Il padre della figlia si rivolgeva, pertanto, alla Corte Europea dei diritti dell’uomo, lamentando la violazione dell’art. 8 C.E.D.U. che prevede il diritto fondamentale al rispetto della vita privata e familiare.

 

LA DECISIONE

La Corte di Strasburgo, esaminato il ricorso, ribadisce e approfondisce alcuni principi già affermati in precedenza.

In particolare, con sentenza del 5 dicembre 2019 (causa Luzi c. Italia), la Corte EDU ritiene che, anche in presenza di elevata conflittualità tra i genitori, la mancanza di collaborazione tra gli stessi non può dispensare le autorità competenti dal mettere in atto tutti gli strumenti che possano permettere il mantenimento di un solido legame familiare.

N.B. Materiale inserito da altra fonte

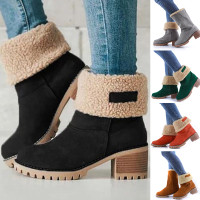 fur boots women's shoes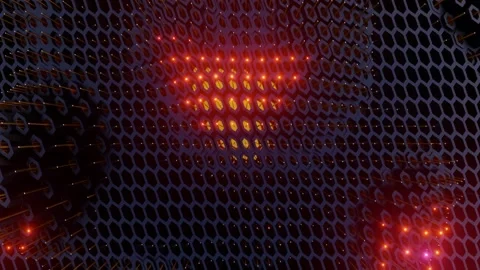 4k abstract digital binary code flow with red neon lighting motion background 스톡 동영상 303134997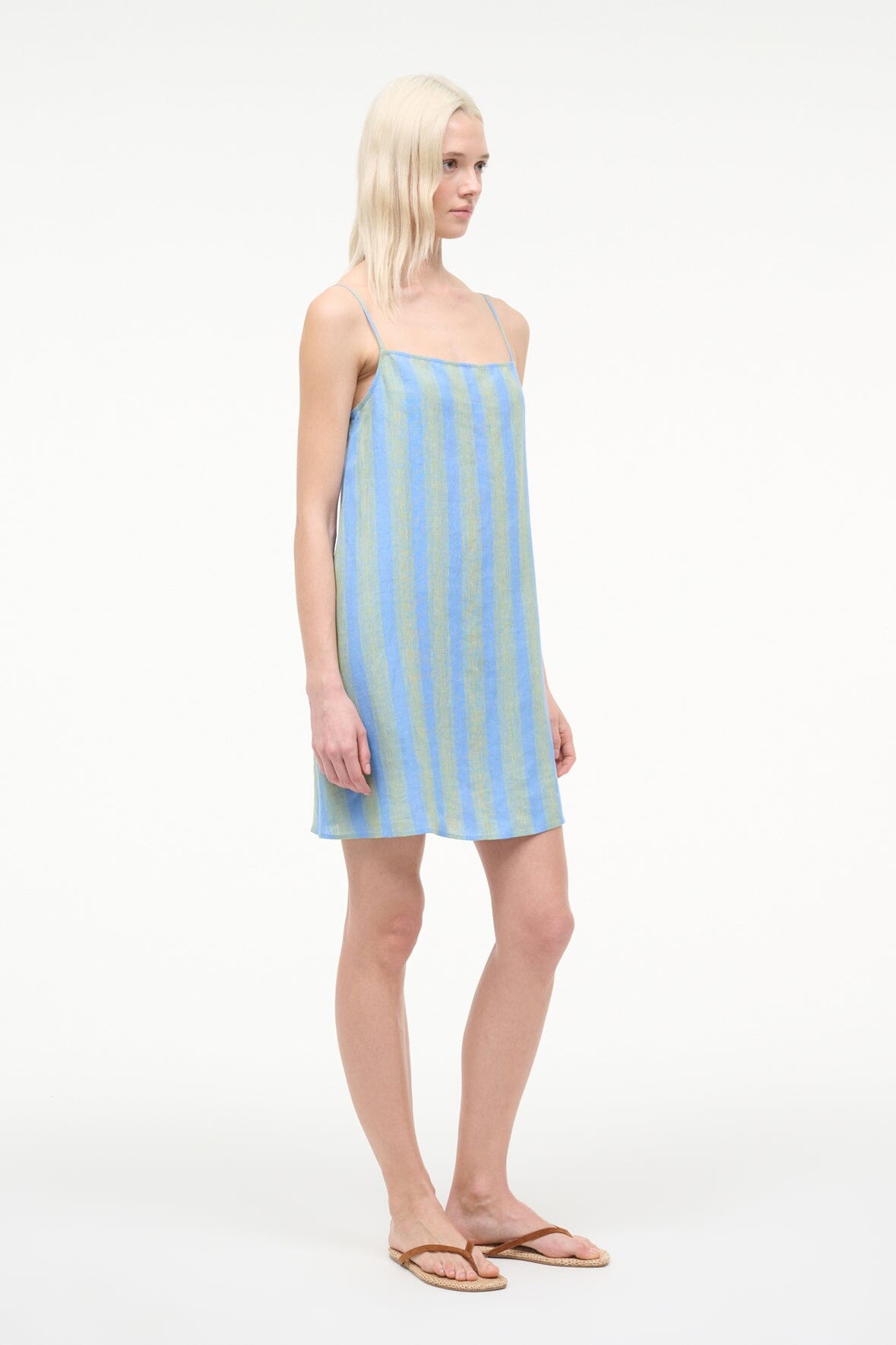 LAURA LINEN MINI DRESS | SEAPORT STRIPE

Il Giudice non può dunque – ad avviso della Corte EDU – limitarsi ad imporre misure «automatiche e stereotipate», ma deve utilizzare strumenti adeguati a creare le condizioni necessarie per la piena realizzazione del diritto di visita paterno.

L’adeguatezza dei rimedi adottati dallo Stato si valuta, in primo luogo, in base alla rapidità dell’attivazione dell’autorità nazionale perché, in relazione ai legami familiari, è evidente come il decorso del tempo produca un pregiudizio irreversibile rispetto al consolidarsi di relazioni significative e stabili.

Tenuto conto del fatto che lo Stato italiano non aveva adottato alcuna misura concreta per far sì che le visite paterne potessero effettivamente svolgersi e, ancor più, non aveva intrapreso – in nove lunghi anni - nessuna azione nei confronti della madre, lasciando che si consolidasse una situazione nefasta derivante dall’inosservanza delle decisioni giudiziarie, la Corte EDU ha ritenuto sussistente la violazione dell’art. 8 della CEDU.

A fronte di ciò, l’Italia è stata condannata a risarcire al padre una somma di € 13.000,00 per il danno morale e di € 10.000 € per le spese legali sostenute dal ricorrente per agire dinnanzi ai Giudici italiani.

Una magra consolazione, però: si tratta, purtroppo, di una ricompensa monetaria che mai potrà restituire a quel padre e a quella figlia “il tempo perduto”.